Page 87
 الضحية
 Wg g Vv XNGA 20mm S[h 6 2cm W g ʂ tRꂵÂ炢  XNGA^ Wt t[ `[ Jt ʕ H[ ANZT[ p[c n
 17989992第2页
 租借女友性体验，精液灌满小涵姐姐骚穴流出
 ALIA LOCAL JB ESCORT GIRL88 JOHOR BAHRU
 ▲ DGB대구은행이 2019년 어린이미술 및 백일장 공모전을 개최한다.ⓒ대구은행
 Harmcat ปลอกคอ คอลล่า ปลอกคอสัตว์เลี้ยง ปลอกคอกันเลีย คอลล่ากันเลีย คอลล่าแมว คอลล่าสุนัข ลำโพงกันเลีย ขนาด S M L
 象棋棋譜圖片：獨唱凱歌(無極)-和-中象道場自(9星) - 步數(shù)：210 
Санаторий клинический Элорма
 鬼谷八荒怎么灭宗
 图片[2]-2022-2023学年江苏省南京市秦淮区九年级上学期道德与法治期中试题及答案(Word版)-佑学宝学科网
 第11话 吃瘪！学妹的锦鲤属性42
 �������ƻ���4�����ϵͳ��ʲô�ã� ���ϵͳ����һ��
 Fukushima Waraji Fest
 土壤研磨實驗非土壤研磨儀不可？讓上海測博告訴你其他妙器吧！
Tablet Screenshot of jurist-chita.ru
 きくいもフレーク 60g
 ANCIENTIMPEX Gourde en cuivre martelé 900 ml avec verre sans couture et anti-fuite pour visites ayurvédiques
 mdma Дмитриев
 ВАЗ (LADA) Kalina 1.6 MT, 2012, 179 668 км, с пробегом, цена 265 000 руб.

Work task: Reproduce exactly, and with no other material, the lines between those holding "租借女友性体验，精液灌满小涵姐姐骚穴流出" and "象棋棋譜圖片：獨唱凱歌(無極)-和-中象道場自(9星) - 步數(shù)：210", inclusive.

Task response:
 租借女友性体验，精液灌满小涵姐姐骚穴流出
 ALIA LOCAL JB ESCORT GIRL88 JOHOR BAHRU
 ▲ DGB대구은행이 2019년 어린이미술 및 백일장 공모전을 개최한다.ⓒ대구은행
 Harmcat ปลอกคอ คอลล่า ปลอกคอสัตว์เลี้ยง ปลอกคอกันเลีย คอลล่ากันเลีย คอลล่าแมว คอลล่าสุนัข ลำโพงกันเลีย ขนาด S M L
 象棋棋譜圖片：獨唱凱歌(無極)-和-中象道場自(9星) - 步數(shù)：210 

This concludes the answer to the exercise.